MONTE DE LEITURAS: blog do Alfredo Monte

07/11/2017

ENTRE A TERRA E O CÉU


(Uma versão da resenha abaixo foi publicada originalmente em A TRIBUNA de Santos em 07 de novembro de 2017)

Já se disse que a vida é sonho e também que somos feitos da mesma matéria de que são feitos os sonhos.

O que aproxima um velho jardineiro e um príncipe jovem: borboletas e sonhos. Marcos Bagno, autor de “MURMÚRIO”, diz: “Aproveitei uma antiga lenda sobre um sábio chinês que era uma borboleta e, ao acordar, não sabia mais se era um homem que tinha sonhado ser borboleta ou uma borboleta que estava sonhando ser homem. É a nossa eterna dúvida sobre até onde vai a imaginação e onde começa a realidade”. Na sua versão, o velho jardineiro salva um ovo de borboleta e cuida dele até a transformação final. Depois disso, passa a ter sonhos nos quais sobrevoa as mais diversas paisagens. Mas apegado à terra, percebe que os sonhos não são dele.

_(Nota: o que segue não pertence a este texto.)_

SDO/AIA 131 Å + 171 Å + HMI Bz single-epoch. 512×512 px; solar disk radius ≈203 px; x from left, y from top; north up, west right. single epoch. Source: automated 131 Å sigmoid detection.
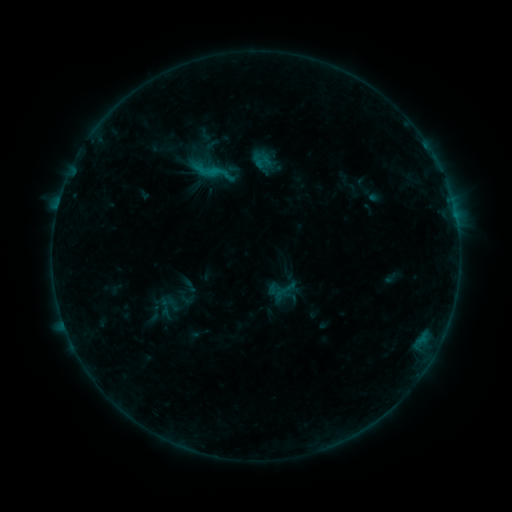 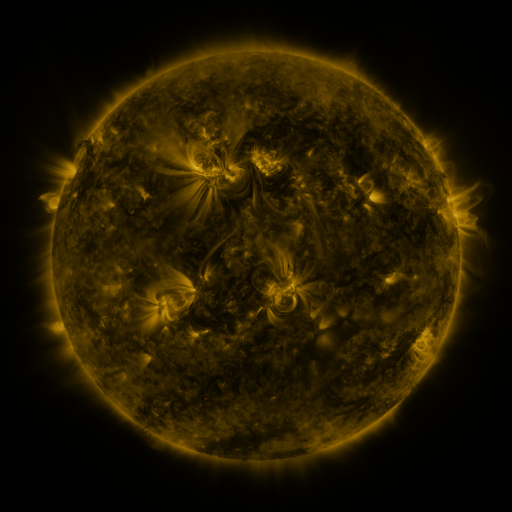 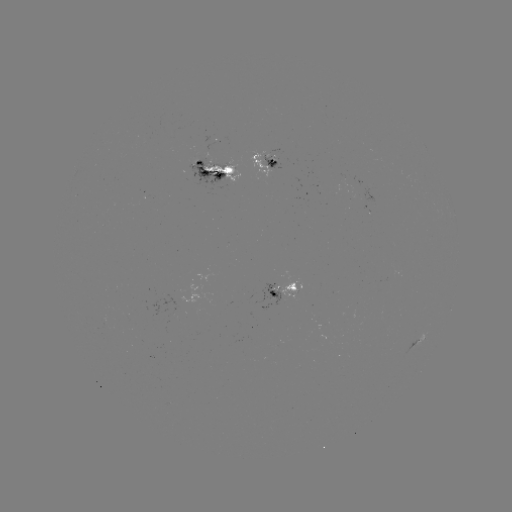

Há um príncipe que definha por não conseguir voar, após várias tentativas. É o desejo de ultrapassar os limites da condição humana. O velho jardineiro será a chave da sua salvação.

Bagno segue a tradição número lógica das fábulas. Tudo gira em torno do número 9. E não esquece da essência predatória da natureza: “Instantes depois, a borboletinha voltou a aparecer. O jardineiro novamente estendeu as mãos espalmadas para receber na pele a sensação quase ínfima do peso de sua visitante. A borboleta alçou voo, mas antes que pudesse atravessar a distância mínima que a separava daquelas mãos gentis, um passamos vermelho caiu sobre ela com a velocidade de um medo inesperado, vindo do alto da macieira, onde tinha se ocultado dos olhos do jardineiro e da borboleta. Com um único movimento do bico, apanhou o pequeno inseto em pleno ar e engoliu sem deixar nenhum vestígio.
Depois, bateu as asas e desapareceu por trás do casebre”.

Mas há o murmúrio que sustenta esse belo texto: “Saborear a leveza da pétala, dedilhar as folhas, dispersar o pólen oculto no âmago das coisas, semear a delicadeza no coração das horas, salpicar estrelas no ar mais claro do dia, traduzir a voz da brisa frágil, colorir o olhar sincero, recitar a canção sem palavras da vida eterna, recordar a cada espírito a inutilidade do afã – são as tarefas azuis da nossa existência breve. Que ocupação melancólica é esta, irmão, que nos tem impedido de iniciar nosso trabalho? ”.